I don't understand the statement. For as much as I understand, for the system we consider two types of Hilbert spaces:
-
The Hilbert space which is spanned by the eigenvectors of the uncoupled system, and these are tensor products of the eigenstates of each angular momentum.
-
The Hilbert space which is spanned by the eigenvectors of the coupled system, which are primarly eigenstates of the total angular momentum.

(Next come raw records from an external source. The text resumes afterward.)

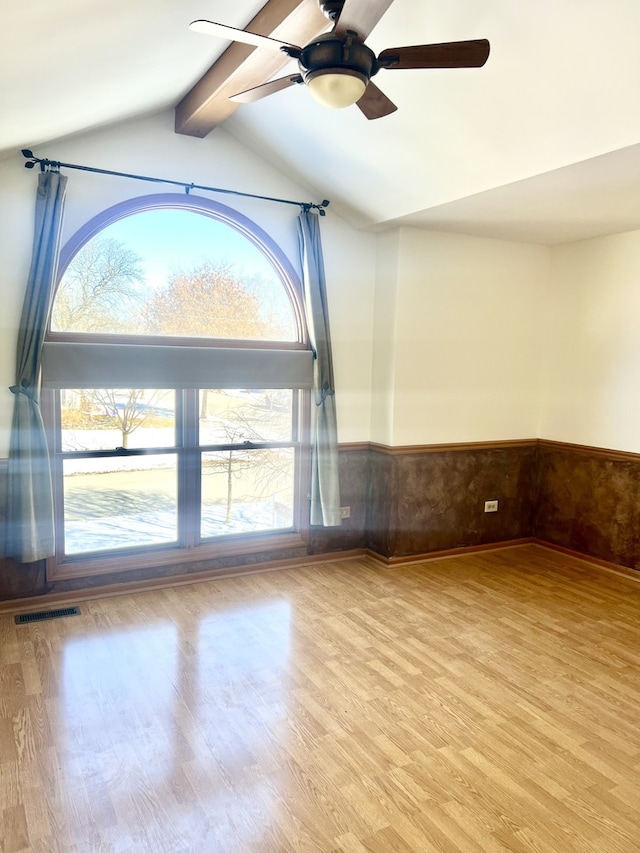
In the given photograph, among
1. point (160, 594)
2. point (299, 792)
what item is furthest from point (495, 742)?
point (160, 594)

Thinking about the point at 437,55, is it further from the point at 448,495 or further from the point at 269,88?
the point at 448,495

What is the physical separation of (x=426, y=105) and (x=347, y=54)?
123 cm

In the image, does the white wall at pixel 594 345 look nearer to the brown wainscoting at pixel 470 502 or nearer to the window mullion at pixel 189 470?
the brown wainscoting at pixel 470 502

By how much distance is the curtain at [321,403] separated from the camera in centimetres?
428

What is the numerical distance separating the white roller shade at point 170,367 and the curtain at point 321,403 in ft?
0.39

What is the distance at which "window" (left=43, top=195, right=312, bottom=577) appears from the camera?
147 inches

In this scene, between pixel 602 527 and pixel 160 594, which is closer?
pixel 160 594

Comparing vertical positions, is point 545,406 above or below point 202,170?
below

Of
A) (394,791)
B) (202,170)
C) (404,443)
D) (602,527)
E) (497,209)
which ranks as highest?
(202,170)

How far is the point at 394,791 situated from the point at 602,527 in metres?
3.28

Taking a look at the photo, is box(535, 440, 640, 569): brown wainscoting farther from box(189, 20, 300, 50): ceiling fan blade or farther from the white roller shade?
box(189, 20, 300, 50): ceiling fan blade

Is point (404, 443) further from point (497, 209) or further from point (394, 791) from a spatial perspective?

And I know that in order to transition from the uncoupled basis to the coupled, each ket in the coupled basis is expressed as a linear combination basis kets in the uncoupled basis, multiplied with a corresponding Clebsch-Gordan coefficient.
But the statement I do not understand. In fact the statement looks to me as if it is saying the reverse, meaning:
the tensor product representation i.e an eigenstate of the uncoupled Hilbert space such as $|j_1,j_2;m_1,m_2\rangle$ is decomposed (expressed or expanded) as a sum of the coupled basis kets corresponding to a value $J$. Which is the total opposite of what the Clebsch-Gordan formula does.
Best Answer
If $$ \vert j_1m_1;j_2 m_2\rangle =\sum_{J(M)} C^{JM}_{j_1m_1;j_2m_2} \vert JM\rangle \tag{1} $$ where the Clebsch-Gordan coefficients are the inner products $$ C^{JM}_{j_1m_1;j_2m_2} =\langle JM\vert j_1m_1;j_2m_2\rangle = \langle j_1m_1;j_2m_2\vert JM\rangle $$ since the CG's are real. Next, start with $\vert JM\rangle$ and expand it in the uncoupled basis using the identity operator $$ \hat{\mathbb{1}}=\sum_{j_1m_1;j_2m_2}\vert j_1m_1;j_2m_2\rangle \langle j_1m_1;j_2m_2 \vert $$ to get \begin{align} \vert JM\rangle &= \sum_{j_1m_1;j_2m_2}\vert j_1m_1;j_2m_2\rangle \langle j_1m_1;j_2m_2 \vert JM\rangle \\ &=\sum_{j_1m_1;j_2m_2}\vert j_1m_1;j_2m_2\rangle C^{JM}_{j_1m_1;j_2m_2}\, . \tag{2} \end{align}
Thus, the CGs allow you to go in both direction: from the uncoupled to the coupled basis as in (1), and from the coupled to the uncoupled basis as in (2).